What to work on: Find the line that contains "What can you" in the entries below. Output it and each later line exactly, and nothing else.

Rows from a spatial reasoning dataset
----------------------------------------
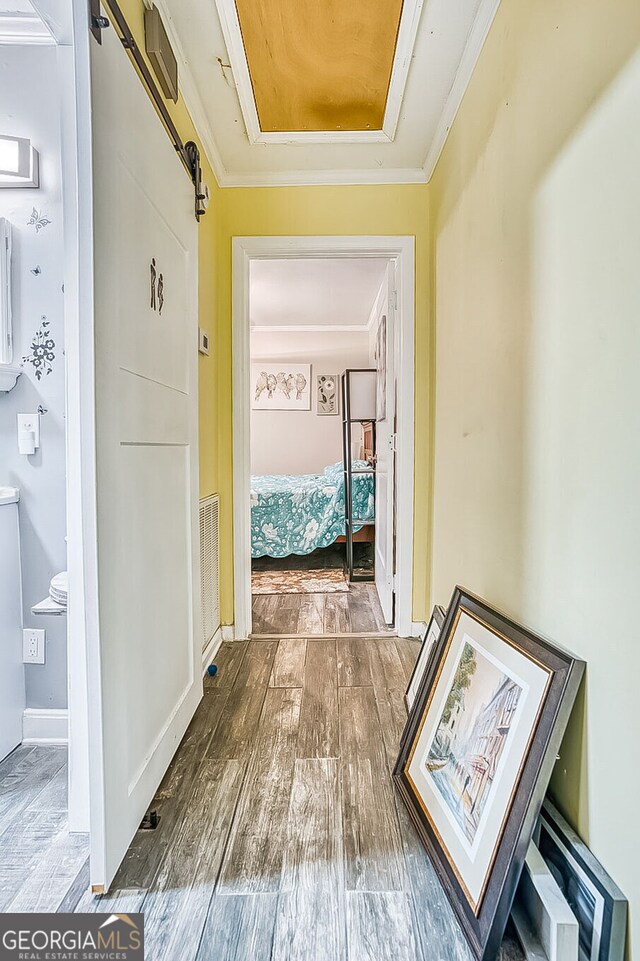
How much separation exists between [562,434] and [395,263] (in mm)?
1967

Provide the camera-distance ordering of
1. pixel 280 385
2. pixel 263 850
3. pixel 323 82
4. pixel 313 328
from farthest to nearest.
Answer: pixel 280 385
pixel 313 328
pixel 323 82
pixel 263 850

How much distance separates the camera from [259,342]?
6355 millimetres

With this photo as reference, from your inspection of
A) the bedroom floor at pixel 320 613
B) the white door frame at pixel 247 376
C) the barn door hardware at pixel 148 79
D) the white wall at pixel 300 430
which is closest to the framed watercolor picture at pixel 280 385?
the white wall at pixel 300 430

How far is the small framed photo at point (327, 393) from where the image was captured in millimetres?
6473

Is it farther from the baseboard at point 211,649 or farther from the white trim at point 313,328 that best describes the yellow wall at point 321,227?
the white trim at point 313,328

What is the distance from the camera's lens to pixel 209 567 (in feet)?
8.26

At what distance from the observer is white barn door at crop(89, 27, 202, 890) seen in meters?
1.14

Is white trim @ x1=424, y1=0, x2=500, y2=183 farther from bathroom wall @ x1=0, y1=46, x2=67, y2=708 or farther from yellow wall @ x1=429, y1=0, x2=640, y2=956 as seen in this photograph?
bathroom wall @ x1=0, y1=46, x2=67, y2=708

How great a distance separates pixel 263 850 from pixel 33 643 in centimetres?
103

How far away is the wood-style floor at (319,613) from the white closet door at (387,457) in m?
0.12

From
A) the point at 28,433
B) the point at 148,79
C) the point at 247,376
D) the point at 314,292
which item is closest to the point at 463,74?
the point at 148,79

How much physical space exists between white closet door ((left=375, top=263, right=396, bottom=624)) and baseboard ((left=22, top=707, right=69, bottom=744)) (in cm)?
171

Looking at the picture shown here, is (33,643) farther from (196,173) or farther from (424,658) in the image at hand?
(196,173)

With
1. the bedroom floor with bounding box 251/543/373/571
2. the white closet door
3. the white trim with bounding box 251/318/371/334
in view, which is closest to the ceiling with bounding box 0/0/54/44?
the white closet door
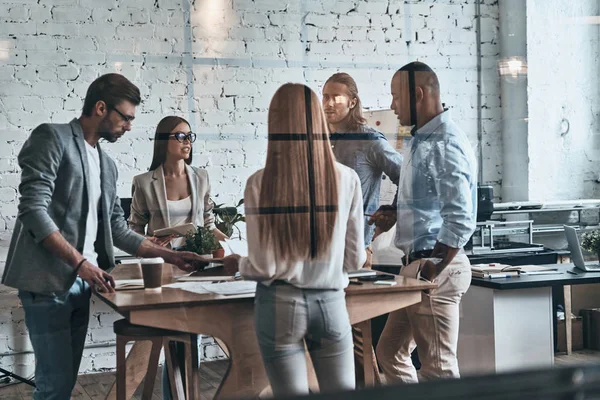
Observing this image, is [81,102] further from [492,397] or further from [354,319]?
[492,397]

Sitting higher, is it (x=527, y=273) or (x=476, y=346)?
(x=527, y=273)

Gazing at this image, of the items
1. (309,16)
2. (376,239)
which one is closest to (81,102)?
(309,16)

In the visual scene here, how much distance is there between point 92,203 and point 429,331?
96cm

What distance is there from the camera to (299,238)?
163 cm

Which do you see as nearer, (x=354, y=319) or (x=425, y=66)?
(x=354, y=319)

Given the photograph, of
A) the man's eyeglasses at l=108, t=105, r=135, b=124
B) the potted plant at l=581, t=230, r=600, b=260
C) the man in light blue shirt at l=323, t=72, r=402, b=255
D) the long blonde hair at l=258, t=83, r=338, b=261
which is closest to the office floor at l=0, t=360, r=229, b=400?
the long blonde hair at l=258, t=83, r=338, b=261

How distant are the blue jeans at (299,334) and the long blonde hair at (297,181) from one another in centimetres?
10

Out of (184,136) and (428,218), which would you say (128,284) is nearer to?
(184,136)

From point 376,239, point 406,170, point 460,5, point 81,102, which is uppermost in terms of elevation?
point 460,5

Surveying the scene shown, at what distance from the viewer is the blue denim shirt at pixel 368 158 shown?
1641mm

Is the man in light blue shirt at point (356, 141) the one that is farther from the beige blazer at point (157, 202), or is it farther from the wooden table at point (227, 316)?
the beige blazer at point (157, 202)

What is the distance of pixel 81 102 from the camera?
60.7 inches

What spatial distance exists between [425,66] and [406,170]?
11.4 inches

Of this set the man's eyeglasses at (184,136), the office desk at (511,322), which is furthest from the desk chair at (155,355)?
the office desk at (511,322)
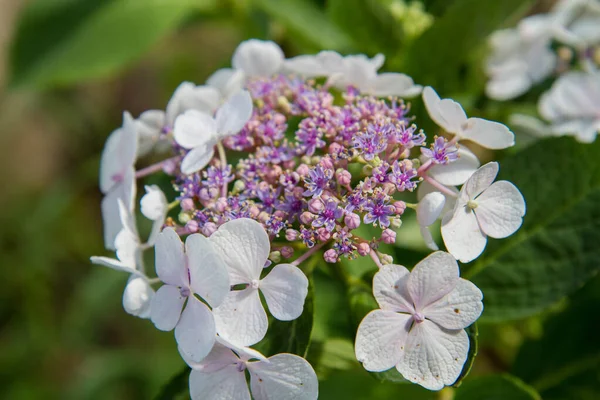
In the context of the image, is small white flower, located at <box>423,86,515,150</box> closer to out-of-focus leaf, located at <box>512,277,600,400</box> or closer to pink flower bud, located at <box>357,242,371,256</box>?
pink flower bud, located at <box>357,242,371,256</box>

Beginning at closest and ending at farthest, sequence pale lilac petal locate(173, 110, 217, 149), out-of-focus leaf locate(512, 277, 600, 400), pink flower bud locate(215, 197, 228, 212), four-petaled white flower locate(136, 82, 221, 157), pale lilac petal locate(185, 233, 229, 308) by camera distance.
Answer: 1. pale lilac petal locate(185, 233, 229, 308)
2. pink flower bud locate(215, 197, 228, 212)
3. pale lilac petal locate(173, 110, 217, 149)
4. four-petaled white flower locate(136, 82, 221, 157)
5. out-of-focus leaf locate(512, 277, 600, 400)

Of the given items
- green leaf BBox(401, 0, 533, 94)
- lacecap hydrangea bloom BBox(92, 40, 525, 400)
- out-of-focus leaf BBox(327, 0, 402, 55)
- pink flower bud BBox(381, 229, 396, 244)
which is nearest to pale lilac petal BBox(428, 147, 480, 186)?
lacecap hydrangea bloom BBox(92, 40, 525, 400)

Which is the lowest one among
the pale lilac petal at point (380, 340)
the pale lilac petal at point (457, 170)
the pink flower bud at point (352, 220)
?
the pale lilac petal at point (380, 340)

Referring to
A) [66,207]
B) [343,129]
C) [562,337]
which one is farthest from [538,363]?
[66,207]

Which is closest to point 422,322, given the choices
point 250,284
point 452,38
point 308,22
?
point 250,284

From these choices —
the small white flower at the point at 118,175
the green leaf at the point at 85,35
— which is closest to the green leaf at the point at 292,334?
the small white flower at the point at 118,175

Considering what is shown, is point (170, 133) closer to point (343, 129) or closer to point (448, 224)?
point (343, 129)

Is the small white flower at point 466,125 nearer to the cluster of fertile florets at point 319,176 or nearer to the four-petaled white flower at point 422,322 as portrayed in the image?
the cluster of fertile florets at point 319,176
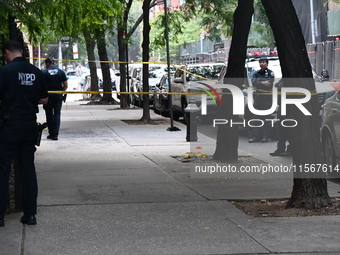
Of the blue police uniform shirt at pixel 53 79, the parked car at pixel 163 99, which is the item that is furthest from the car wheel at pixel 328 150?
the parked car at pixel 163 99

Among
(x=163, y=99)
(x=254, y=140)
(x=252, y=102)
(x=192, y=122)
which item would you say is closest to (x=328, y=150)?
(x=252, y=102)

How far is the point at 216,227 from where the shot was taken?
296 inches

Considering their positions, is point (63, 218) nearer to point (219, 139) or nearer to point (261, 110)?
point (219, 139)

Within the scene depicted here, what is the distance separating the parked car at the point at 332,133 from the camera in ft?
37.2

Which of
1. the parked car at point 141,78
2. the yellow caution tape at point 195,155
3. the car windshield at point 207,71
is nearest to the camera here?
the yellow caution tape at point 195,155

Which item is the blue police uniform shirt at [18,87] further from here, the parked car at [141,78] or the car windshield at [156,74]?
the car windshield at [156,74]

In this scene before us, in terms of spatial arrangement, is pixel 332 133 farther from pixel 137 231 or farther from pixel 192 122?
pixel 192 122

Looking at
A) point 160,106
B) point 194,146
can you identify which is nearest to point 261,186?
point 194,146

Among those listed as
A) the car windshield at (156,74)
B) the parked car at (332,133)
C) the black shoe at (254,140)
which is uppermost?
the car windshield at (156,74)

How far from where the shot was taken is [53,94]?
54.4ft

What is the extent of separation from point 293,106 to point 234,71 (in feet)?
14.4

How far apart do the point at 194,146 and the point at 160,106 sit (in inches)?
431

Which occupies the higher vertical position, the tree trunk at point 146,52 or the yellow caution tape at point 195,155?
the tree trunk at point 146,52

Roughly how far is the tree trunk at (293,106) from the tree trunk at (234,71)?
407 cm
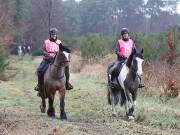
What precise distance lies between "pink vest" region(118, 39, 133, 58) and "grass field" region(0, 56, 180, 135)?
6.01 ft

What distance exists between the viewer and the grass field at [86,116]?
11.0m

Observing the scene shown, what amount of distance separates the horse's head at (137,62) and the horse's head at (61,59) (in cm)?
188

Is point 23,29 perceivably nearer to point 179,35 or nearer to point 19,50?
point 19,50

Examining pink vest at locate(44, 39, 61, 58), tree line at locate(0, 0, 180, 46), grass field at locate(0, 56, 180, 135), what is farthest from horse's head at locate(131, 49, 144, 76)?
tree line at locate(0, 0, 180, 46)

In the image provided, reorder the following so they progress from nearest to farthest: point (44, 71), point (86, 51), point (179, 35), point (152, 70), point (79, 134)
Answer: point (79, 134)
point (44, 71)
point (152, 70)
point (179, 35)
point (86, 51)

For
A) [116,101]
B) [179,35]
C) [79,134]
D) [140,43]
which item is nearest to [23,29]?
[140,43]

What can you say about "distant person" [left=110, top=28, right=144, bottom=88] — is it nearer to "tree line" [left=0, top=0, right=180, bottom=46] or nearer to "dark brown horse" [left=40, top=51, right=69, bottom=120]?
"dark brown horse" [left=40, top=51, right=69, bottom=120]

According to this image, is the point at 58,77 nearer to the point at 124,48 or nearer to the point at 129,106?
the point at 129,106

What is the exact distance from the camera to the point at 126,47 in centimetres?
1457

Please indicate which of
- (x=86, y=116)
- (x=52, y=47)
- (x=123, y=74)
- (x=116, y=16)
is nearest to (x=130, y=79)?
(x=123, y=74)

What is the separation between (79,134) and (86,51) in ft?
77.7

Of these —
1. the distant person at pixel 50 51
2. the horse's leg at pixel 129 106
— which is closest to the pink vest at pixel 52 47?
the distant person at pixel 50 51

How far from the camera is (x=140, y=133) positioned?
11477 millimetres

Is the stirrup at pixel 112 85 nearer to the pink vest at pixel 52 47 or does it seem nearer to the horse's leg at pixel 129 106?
----------------------------------------
Answer to this problem:
What can you say about "distant person" [left=110, top=28, right=144, bottom=88] — is it nearer to "tree line" [left=0, top=0, right=180, bottom=46] or nearer to "dark brown horse" [left=40, top=51, right=69, bottom=120]?
"dark brown horse" [left=40, top=51, right=69, bottom=120]

According to this image, is the point at 58,77 nearer to the point at 124,48 or nearer to the point at 129,106?
the point at 129,106

What is the exact distance from the camera to the point at 126,47 in centimetres?
1457

Please indicate which of
- (x=86, y=116)
- (x=52, y=47)
- (x=123, y=74)
- (x=116, y=16)
is nearest to (x=130, y=79)?
(x=123, y=74)

What is the separation between (79,134) and (86,51) in ft?
77.7

Of these —
1. the distant person at pixel 50 51
2. the horse's leg at pixel 129 106
— which is closest to the pink vest at pixel 52 47?
the distant person at pixel 50 51

How far from the camera is (x=140, y=133) positioned?
11477 millimetres

Is the stirrup at pixel 112 85 nearer to the pink vest at pixel 52 47 or does it seem nearer to the horse's leg at pixel 129 106?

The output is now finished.